• **Extrait du document**
»»

Maintenant, permettez-moi d’abord d’expliquer quelque chose, avant d’ajouter quoi que ce soit d’autre. Plus de 150 écoles de filles ont été attaquées avec des gaz toxiques inconnus (note de la traductrice : le nombre réel est plus élevé que celui mentionné par ce témoin. Les Iraniens n’ont pas accès à toutes les informations qui parviennent aux médias occidentaux sur leur propre pays, en raison du contrôle strict exercé par le gouvernement sur tous les moyens de communication).
Le gouvernement iranien n’a même pas réussi à attraper un auteur crédible, qui pourrait en être rendu responsable, alors même qu’il est assez puissant pour kidnapper des dissidents iraniens de pays étrangers et les ramener en Iran, afin qu’ils y soient pendus après un simulacre de procès pour espionnage .
Il est difficile d’imaginer qu’un civil en particulier, ou même un "terroriste", puisse fabriquer un gaz ayant ces propriétés. Il est difficile d’imaginer qu’une entité autre qu’un pays assez développé, ayant accès à des laboratoires et à une technologie de pointe, ou qui soit capable d’acheter des armes chimiques à des puissances étrangères, serait capable de frapper autant d’écoles, à une si grande échelle, et de s’en tirer malgré tout sans être détecté.

««

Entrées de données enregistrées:

»»

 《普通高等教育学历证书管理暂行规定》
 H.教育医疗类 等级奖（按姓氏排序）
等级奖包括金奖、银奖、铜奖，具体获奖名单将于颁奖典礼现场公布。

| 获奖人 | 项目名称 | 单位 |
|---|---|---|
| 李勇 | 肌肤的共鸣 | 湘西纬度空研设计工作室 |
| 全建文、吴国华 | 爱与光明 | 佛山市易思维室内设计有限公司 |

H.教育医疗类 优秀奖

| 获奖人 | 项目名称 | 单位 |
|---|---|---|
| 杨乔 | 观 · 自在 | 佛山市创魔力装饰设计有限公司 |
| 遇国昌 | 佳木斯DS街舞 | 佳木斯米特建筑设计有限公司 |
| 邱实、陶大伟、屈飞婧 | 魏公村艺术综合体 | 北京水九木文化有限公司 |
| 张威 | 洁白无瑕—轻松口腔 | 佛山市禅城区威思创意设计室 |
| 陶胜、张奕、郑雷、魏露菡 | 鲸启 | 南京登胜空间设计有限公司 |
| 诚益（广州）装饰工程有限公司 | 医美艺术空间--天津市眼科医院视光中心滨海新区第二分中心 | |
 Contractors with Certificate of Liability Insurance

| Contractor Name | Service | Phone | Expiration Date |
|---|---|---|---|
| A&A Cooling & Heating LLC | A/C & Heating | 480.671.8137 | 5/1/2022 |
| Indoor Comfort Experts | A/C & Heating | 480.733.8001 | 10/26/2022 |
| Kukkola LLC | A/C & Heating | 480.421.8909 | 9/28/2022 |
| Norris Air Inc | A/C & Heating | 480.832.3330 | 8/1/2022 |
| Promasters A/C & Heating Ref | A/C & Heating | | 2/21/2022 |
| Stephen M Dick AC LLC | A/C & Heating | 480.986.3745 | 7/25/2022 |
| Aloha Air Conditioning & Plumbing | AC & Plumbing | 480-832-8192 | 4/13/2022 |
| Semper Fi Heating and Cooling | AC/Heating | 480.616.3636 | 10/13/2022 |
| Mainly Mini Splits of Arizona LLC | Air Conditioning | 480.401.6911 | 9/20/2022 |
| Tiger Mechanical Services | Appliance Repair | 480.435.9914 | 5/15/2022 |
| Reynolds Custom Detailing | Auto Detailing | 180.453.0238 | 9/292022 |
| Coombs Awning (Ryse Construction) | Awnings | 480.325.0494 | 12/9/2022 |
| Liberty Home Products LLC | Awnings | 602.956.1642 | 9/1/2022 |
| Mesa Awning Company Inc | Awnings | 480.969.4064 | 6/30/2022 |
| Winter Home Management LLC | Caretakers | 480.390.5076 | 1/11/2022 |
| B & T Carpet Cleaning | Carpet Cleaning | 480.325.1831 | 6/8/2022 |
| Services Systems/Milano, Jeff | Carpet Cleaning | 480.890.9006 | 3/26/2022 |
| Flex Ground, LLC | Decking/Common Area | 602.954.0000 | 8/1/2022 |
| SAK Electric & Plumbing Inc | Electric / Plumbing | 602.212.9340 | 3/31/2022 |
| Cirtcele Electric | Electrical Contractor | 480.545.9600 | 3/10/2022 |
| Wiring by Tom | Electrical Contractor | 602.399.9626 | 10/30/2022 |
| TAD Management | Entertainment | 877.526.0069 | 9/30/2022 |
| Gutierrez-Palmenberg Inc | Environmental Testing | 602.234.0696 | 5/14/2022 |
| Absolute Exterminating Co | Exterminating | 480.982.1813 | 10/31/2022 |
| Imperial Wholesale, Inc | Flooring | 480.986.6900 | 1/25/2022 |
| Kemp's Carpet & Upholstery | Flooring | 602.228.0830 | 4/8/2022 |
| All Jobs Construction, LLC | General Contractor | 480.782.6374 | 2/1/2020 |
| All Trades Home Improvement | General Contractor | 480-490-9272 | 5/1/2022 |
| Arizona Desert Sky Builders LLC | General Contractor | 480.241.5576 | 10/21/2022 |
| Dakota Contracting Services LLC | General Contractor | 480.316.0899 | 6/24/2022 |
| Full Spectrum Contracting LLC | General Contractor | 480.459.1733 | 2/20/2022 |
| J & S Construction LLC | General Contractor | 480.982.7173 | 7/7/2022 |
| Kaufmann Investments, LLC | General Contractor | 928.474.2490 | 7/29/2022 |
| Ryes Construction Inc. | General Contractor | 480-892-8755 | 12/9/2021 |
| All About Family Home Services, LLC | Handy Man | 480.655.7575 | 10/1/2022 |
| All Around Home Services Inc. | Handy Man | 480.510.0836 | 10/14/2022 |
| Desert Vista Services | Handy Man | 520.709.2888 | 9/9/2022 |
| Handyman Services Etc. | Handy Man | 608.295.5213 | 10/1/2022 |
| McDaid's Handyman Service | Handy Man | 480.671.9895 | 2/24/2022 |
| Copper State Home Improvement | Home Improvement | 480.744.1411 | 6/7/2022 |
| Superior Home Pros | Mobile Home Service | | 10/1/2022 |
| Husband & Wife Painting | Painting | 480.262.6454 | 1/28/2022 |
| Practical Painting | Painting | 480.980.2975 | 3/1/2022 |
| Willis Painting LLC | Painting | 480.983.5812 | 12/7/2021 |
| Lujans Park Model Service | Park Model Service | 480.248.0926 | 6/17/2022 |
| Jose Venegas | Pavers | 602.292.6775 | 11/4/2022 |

««

• **Série d'exercices**
(a) Répondez aux questions suivantes d'après l'extrait sur les attaques contre les écoles de filles :
(i) Combien d'écoles de filles ont été attaquées selon le témoin ?
(ii) Selon la note de la traductrice, qu'est-ce qui empêche les Iraniens d'accéder à toutes les informations sur leur pays ?
(iii) À l'issue de quel procès les dissidents ramenés en Iran sont-ils pendus ?
(b) Indiquez si chaque affirmation concorde avec l'extrait sur les attaques contre les écoles de filles, en répondant par oui ou non et en citant les mots décisifs du texte :
(i) Le gouvernement iranien a arrêté un auteur crédible des attaques.
(ii) La note de la traductrice indique que le nombre réel d'écoles attaquées dépasse celui donné par le témoin.
(iii) Le texte juge facile pour un simple civil de fabriquer un gaz ayant ces propriétés.
(c) Rédigez la suite de l'extrait sur les attaques contre les écoles de filles, à partir de sa dernière phrase.

• **Corrigé des exercices**
(a)
(i) Plus de 150.
(ii) Le contrôle strict exercé par le gouvernement sur tous les moyens de communication.
(iii) Un simulacre de procès pour espionnage.

(b)
(i) Non : « Le gouvernement iranien n’a même pas réussi à attraper un auteur crédible ».
(ii) Oui : « le nombre réel est plus élevé que celui mentionné par ce témoin ».
(iii) Non : « Il est difficile d’imaginer qu’un civil en particulier, ou même un "terroriste", puisse fabriquer un gaz ayant ces propriétés ».

(c)
Depuis le début des premières attaques, de nombreuses écoles avaient désigné des personnes pour garder les locaux de l’extérieur ou les surveiller à distance, et beaucoup avaient des caméras et dans certains cas, les parents eux-mêmes ont décidé de surveiller les écoles de leurs enfants, et pourtant, ils n’ont réussi ni à empêcher les attaques ni à identifier les agresseurs.
Les attaques continuent, encore, elles ne se sont arrêtées que pendant les vacances de Nowrooz. Les attaques continuent, oui, quoi qu’il arrive, et il n’y a que des rumeurs à entendre à leur sujet.
Il n’y a que deux pays dans le monde qui ont ce type de loi sur le hijab imposé à toutes les femmes de nos jours : l’Iran et l’Afghanistan des talibans.
L’expérience de vie des femmes dans ces deux pays est fondamentalement que la vie c’est... et bien, c’est une condamnation à la perpétuité. Sans remise de peine.
Sauf pour ces femmes là, bien sûr, celles qui aident à réprimer les autres femmes. Ces femmes, qui viennent dire à leurs élèves "taisez-vous, sinon..." . Celles qui se prétendent enseignantes et disent à leurs élèves qu’elles subiront de graves répercussions si elles appellent leurs parents pour dire : « Mon école a été attaquée ».
Il y a aussi ces femmes, oui. Et vous pouvez en trouver beaucoup dans les écoles iraniennes de nos jours. Et donc il n’y a qu’un seul espoir pour les filles, dans la vie : leur seul espoir est d’obtenir un diplôme d’études, de la part du même système qui les empoisonne littéralement avec de la mauvaise nourriture, ou des gaz toxiques, ou qui les brûle dans des incendies accidentels, ou les noie, également dans des accidents, ou fait basculer leurs bus dans des ravins, lorsqu’elles sont emmenées en excursion obligatoire.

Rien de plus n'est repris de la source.